TORONTO -- Canada's main stock index fell slightly for a second straight day as a drop in crude oil prices pulled down the key energy sector.
The S&P/TSX composite index closed 13.71 points lower to 17,011.40 after hitting an intraday low of 16,963.91.
In New York, the Dow Jones industrial average was down 102.20 points at 27,934.02. The S&P 500 index was down 1.85 points at 3,120.18, while the Nasdaq composite was up 20.72 points at 8,570.66 after hitting an intraday record high.
Equity markets traded Tuesday in a "fairly directionless manner," said Candice Bangsund, portfolio manager for Fiera Capital.
"Investors are contemplating on the one hand the potential for a trade deal between the U.S. and China which is obviously boosting appetite for risk but on the other hand we had some disappointing earnings results in the U.S. retail space which has brought into question the strength of the U.S. consumer and that's what's likely weighing on sentiment today," she said in an interview.
The world's two largest economies are reportedly making progress on a partial deal but differences have prevented the signing of an agreement.
U.S. President Donald Trump threatened Tuesday to take more action on Chinese imports if a deal isn't forthcoming.
"If we don't make a deal with China, I'll just raise the tariffs even higher," he told reporters at a cabinet meeting.
Investors have been fairly muted to negative trade headlines, added Bangsund.
"There is a lot of positive momentum behind the equity market rally," she said. "The markets have been resilient even in the wake of the headlines on the trade or the geopolitical front."
In addition to trade issues, U.S. consumer sectors were hurt by disappointing same-store sales from Home Depot, whose shares fell 5.4 per cent, pulling down the Dow. Shares of the Kohl's department store lost 19.5 per cent on weak same-store sales.
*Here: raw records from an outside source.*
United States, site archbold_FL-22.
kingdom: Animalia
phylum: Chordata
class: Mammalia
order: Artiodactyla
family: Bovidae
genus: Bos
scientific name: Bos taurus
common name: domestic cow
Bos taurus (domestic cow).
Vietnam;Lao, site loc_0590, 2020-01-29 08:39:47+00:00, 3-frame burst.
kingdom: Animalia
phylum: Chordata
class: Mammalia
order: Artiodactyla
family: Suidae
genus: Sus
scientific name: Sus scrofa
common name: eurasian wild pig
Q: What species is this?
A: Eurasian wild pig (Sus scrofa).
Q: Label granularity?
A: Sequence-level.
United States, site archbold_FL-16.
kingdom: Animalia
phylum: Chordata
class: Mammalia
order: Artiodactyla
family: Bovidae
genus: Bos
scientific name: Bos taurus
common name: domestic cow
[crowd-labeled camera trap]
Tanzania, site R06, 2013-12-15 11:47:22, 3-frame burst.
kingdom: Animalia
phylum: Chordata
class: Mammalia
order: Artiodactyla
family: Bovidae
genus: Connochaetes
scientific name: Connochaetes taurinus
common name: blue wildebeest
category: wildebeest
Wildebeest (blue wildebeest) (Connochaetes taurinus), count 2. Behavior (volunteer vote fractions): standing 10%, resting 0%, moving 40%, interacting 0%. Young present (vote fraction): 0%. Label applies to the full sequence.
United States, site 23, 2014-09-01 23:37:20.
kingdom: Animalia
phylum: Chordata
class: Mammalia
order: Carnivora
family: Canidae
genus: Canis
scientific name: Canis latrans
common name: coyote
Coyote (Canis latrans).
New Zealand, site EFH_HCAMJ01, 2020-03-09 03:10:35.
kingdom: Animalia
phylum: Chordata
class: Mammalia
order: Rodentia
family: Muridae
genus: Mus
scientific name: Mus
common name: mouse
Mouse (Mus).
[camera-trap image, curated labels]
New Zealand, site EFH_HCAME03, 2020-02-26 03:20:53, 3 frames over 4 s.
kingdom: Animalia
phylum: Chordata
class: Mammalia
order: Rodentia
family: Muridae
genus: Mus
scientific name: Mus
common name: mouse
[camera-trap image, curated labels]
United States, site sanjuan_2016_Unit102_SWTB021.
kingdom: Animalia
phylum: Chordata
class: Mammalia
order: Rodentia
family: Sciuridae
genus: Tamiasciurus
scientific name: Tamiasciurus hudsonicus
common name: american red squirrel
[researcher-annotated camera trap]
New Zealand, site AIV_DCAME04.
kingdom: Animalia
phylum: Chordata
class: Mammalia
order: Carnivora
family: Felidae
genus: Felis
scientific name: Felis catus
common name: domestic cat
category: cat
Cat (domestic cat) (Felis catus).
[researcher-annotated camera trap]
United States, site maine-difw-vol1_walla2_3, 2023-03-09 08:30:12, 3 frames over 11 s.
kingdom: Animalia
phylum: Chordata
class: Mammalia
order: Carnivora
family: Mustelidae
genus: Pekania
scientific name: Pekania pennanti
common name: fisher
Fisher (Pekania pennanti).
"The disappointing earnings results in the U.S. retail sector brought into question the healthiest part of the U.S. economy and what's been carrying the U.S. economy during this factory led slump, which is the consumer," said Bangsund.
The energy sector dropped the most of 11 major sectors, falling 1.2 per cent on lower crude oil prices ahead of weekly U.S. inventory data that is expected to indicate larger crude stockpiles, said Bangsund.
The January crude contract was down US$1.79 at US$55.35 per barrel and the December natural gas contract was down 5.6 cents at US$2.51 per mmBTU.
Shares of Encana Corp. fell 4.4 per cent after Canadian investment management firm Letko, Brosseau & Associates Inc. said it will vote against Encana's plan to move its headquarters to the United States.
Industrials was also lower on a strike by about 3,200 Canadian National Railway workers that customers warned would dent their revenues and could trigger layoffs and closures.
Health care rallied 2.7 per cent on a rebound of cannabis producers including Hexo Corp. Its shares rose 16.1 per cent, following by a 12.3 per cent gain by the Green Organic Dutchman Holdings Ltd. and 9.1 per cent increase by Cronos Group. Inc.
Materials was also higher as investors seeking safety helped gold prices.
The December gold contract was up US$2.40 at US$1,474.30 an ounce and the December copper contract was up 3.65 cents at US$2.66 a pound.
The Canadian dollar traded for 75.55 cents US compared with an average of 75.68 cents US on Monday.